C’è molto da lavorare con insegnanti e famiglie per superare gli stereotipi. Finché le bambine saranno indotte a pensare che quelle più brave sono destinate al liceo classico e alla formazione umanistica avremo un grave problema. Che non possano trarre piacere o soddisfazione dalle materie scientifiche è una convinzione che viene inculcata loro anche inconsapevolmente dalla scuola e dalla famiglia, attraverso pregiudizi e preconcetti ormai superati. Se si dà alle ragazze la prospettiva di cercarsi un posto fisso o un lavoretto si massacrano i loro sogni e le loro ambizioni: il coraggio si deve coltivare in tutti, è come se fosse un muscolo. Tutti noi siamo circondati da pregiudizi e imprinting che ci condizionano anche da genitori. È il cosiddetto unconscious bias, che porta a non trovare niente di strano in un pubblicità di una donna nuda su una moto, ma a trovare divertente l’immagine di un uomo nudo nello stesso contesto: è un test che faccio ai miei studenti e riesce sempre. Il problema è che se non staremo attenti ai dati e all’etica dei dati rischieremo in futuro di creare un twin digitale che diventerà un megafono dei pregiudizi che già viviamo. Per questo sono convinta che le donne debbano essere nel metaverso: se fosse sviluppato unicamente da uomini presenterebbe tracce importanti di bias inconscio, come ho tentato di spiegare in un TedX che ho tenuto sull’argomento.

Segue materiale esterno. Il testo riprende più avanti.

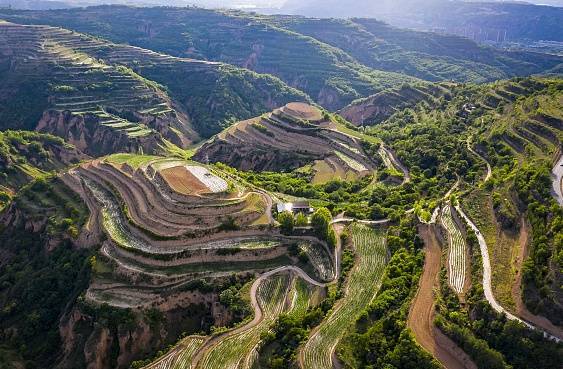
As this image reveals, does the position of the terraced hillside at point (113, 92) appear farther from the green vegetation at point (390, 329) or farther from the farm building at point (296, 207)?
the green vegetation at point (390, 329)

Come accoglie la nomina di un presidente del consiglio donna, Giorgia Meloni, in Italia?

Vedere una donna premiere è motivo di soddisfazione, indipendentemente dalle ideologie politiche. Noi siamo una squadra che tifa per le donne. D’altro canto sono sconvolta da ciò che accade nel mondo in questo periodo, e sto iniziando a sviluppare un brutto pensiero che – l’ho scoperto recentemente – prima di me era stato formalizzato anche da Gandhi, e di cui provi una parafrasi: la sopportazione delle donne è statisticamente maggiore rispetto ai disagi che subiscono, mentre la malvagità degli uomini è maggiore nel compiere gesti di ostilità o di aggressione. Questo vuol dire, dal mio punto di vista, che con una presenza femminile maggiore tra i policy maker queste sensibilità potrebbero essere finalmente valorizzate, per il bene comune, senza bisogno di pink washing.

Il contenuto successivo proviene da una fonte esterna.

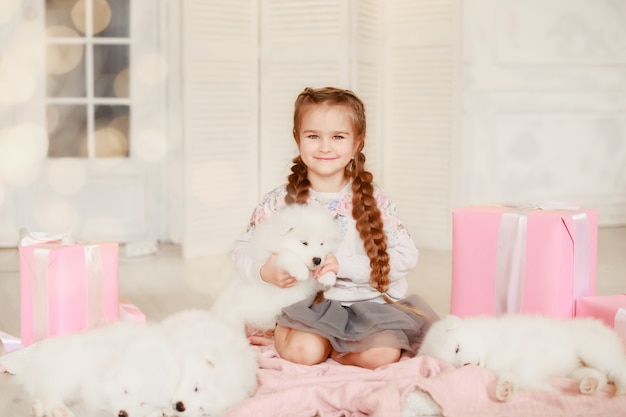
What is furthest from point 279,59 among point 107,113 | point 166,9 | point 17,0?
point 17,0

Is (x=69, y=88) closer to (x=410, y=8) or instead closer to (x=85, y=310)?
(x=410, y=8)

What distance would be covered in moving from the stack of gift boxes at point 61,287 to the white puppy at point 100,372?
28 cm

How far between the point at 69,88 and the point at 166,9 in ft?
2.20

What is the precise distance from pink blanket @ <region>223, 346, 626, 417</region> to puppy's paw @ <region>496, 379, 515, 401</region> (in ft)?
0.04

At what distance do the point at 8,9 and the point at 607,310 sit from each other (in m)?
3.33

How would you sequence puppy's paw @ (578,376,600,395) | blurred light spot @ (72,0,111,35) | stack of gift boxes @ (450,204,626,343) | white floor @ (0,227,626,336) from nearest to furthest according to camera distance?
puppy's paw @ (578,376,600,395)
stack of gift boxes @ (450,204,626,343)
white floor @ (0,227,626,336)
blurred light spot @ (72,0,111,35)

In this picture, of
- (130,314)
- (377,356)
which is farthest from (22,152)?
(377,356)

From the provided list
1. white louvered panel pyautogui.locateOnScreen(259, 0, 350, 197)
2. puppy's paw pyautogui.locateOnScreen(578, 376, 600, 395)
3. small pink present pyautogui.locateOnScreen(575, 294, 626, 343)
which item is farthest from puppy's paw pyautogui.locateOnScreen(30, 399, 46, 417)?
Result: white louvered panel pyautogui.locateOnScreen(259, 0, 350, 197)

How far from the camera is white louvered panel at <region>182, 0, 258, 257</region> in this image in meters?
4.00

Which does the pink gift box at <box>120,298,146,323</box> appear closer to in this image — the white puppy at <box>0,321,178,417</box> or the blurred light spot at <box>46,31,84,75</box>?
the white puppy at <box>0,321,178,417</box>

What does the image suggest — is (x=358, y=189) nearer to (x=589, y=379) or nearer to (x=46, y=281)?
(x=589, y=379)

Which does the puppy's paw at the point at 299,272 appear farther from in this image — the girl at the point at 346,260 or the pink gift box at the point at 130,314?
the pink gift box at the point at 130,314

Come è cambiata negli ultimi 5 anni la sensibilità collettiva attorno ai temi del gender gap?

Direi molto, e a dimostrarlo può bastare il fatto che mentre ai tempi in cui ho scritto Donne 4.0 amici e colleghi mi prendevano in giro, ora se ne parla all’interno delle aziende. Sicuramente diverse grandi società ci stanno credendo e si stanno muovendo nella direzione della chiusura del divario di genere. Molte tra quelle con cui lavoro hanno iniziato a investire nella formazione e nell’empowerment femminile. Non vedo ancora la stessa dinamica nelle aziende più piccole, ma potrà avvenire man mano che si proseguirà con il passaggio generazionale. E poi c’è più sensibilità in generale, a livello pubblico, con eventi, manifestazioni: prima era un tema demodé, oggi è diventato quasi sexy!